One Bourbon, One Scotch and One Appraisal. . . It’s Time to Inspect the Property Tax Rolls!
Not that Louisiana property tax issues will make one want to imbibe, but it is that time of the year when the assessment rolls are open for review in Louisiana. The open book dates are currently published on the website of the Louisiana Tax Commission. Most of the rolls will be open the last two weeks in August for review and inspection. Check with the individual assessor to determine if the in-person visits are permitted. The open roll period offers a great opportunity for taxpayers to meet with the Assessor and their staffs to discuss the assessed value of any property located within that parish. Importantly, the open roll period offers taxpayers the opportunity to provide data to the Assessor regarding the fair market value of property and the taxpayer’s opinion of value. Importantly, best practices dictate that any data or evidence that a taxpayer has regarding obsolescence related to its property be provided to the Assessor during the open roll period. This will become even more important starting in 2022 when Act 343 of the 2021 Regular Session becomes effective (more on that in an upcoming post).
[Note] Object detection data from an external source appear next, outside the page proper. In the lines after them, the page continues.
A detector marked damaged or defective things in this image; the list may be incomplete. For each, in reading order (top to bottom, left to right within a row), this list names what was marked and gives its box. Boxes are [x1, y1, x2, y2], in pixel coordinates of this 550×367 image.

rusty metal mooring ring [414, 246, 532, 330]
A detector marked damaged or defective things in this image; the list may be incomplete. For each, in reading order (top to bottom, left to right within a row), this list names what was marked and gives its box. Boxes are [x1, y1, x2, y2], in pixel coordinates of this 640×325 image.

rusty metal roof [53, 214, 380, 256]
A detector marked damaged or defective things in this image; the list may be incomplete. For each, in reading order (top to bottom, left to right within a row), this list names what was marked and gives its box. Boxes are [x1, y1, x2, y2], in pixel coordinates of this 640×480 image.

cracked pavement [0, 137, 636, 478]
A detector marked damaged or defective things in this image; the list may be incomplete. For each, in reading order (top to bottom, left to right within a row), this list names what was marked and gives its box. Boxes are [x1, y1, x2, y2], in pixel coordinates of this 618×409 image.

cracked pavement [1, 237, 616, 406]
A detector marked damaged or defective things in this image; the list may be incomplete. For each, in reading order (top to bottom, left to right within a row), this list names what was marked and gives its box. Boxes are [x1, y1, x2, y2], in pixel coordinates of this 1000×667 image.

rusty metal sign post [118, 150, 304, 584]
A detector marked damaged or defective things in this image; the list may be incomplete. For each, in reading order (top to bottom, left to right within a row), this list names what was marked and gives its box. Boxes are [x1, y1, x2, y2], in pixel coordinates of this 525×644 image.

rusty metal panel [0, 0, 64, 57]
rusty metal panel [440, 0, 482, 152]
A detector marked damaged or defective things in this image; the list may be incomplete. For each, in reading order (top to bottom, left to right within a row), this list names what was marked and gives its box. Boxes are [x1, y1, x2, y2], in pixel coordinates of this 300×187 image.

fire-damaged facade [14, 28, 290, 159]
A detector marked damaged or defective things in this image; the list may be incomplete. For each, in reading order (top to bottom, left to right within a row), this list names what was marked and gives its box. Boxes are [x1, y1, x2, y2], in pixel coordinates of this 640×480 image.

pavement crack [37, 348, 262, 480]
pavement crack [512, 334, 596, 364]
If after meeting with the Assessor, and providing additional data regarding fair market value and obsolescence the taxpayer still is not satisfied with the assessed value, there is no reason to cry in your beer, as the Assessor’s value can be appealed to the local Board of Review. The appropriate appeal form is on the Louisiana Tax Commission’s website, Form 3101, and must be submitted to the Board of Review no later than seven (7) prior to the public hearing set by the Board of Review. See La. R.S. 47:1992. Luckily, the hearing dates are also mostly available on the Tax Commission’s website. It is important to note that usually the Parish Policy Jury or other parish wide body acts the Board of Review in reviewing appeals of property tax assessments. As such, ensure that your appeal documents are submitted to the Police Jury’s office and not just to the Assessor or Sheriff. The Board of Review can increase or decrease an assessment.
If the taxpayer disputes the Board of Review’s decision, an appeal maybe filed with the Louisiana Tax Commission by submitting Appeal Form 3103A within ten (10) business days after receipt of the certified mailing of the Board of Review’s written determination. Although beyond the scope of this post, it is important to keep in mind that the Tax Commission is where a taxpayer will put on additional evidence and testimony (including appraisers and other experts) in support of its opinion of fair market value for the property at issue.
If you follow best practices, and provide your Assessor with the data to support your opinion of fair market value, you will hopefully get the assessed value you seek and be “bad to the bone”!